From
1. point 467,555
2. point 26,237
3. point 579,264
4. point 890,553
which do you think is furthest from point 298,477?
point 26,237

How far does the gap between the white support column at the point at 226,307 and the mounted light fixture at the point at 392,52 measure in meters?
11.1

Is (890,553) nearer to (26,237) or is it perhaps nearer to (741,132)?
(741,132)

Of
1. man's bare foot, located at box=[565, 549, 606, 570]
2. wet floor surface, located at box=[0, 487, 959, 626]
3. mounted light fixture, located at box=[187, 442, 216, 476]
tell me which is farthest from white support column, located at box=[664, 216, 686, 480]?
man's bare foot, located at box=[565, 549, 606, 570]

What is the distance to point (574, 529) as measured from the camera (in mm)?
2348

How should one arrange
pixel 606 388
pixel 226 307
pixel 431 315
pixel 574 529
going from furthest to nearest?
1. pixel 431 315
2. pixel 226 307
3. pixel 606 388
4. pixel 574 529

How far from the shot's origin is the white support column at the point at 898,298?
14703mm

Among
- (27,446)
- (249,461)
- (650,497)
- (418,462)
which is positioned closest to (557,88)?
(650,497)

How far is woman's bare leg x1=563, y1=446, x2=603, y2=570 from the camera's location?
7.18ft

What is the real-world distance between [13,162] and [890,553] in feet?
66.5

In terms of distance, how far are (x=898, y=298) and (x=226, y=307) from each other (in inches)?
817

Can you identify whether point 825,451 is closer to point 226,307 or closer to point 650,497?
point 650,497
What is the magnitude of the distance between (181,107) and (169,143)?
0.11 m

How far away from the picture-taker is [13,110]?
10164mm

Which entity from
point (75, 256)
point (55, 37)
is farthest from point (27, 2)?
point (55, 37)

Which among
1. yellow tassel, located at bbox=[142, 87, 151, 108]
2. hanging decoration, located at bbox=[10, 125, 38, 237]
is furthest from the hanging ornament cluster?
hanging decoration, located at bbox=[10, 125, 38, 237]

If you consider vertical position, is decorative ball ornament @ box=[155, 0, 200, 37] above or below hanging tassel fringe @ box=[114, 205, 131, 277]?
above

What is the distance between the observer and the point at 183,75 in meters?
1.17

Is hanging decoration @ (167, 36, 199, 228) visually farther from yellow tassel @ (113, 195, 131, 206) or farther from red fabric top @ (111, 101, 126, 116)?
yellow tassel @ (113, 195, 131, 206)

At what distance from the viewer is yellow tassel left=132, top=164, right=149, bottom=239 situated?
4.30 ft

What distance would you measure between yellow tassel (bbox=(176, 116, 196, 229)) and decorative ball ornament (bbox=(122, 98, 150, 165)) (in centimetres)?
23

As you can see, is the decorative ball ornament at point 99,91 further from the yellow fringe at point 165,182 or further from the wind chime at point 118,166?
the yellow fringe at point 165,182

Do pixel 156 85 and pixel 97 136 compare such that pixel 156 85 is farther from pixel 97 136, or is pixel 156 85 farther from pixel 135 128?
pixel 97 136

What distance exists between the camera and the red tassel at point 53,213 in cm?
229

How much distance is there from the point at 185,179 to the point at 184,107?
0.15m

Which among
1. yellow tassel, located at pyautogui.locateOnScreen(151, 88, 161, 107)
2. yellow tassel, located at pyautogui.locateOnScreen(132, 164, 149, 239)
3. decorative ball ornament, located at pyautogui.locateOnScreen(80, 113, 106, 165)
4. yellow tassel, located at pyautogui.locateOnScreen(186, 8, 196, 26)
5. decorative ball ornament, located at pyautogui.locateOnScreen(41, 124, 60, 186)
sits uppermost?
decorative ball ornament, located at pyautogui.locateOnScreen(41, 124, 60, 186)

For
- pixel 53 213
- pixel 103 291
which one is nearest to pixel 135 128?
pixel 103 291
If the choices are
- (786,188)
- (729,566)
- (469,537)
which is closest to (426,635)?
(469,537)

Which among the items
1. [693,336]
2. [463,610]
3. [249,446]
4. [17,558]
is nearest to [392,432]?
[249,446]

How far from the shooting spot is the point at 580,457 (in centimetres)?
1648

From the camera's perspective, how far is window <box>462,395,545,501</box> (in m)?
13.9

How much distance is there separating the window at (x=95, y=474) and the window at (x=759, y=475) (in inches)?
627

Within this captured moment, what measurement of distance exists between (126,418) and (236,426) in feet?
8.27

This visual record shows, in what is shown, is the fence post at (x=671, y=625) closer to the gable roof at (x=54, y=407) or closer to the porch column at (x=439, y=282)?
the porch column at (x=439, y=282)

○ ○ ○ ○ ○ ○ ○

■ What is required ■
Quote the material word for word, starting at the line that contains "This visual record" and continuing through the end of the material, including both that first line and the final one.

■ Result for this exercise ■
This visual record shows, in what is shown, is the fence post at (x=671, y=625) closer to the gable roof at (x=54, y=407) or closer to the porch column at (x=439, y=282)?
the porch column at (x=439, y=282)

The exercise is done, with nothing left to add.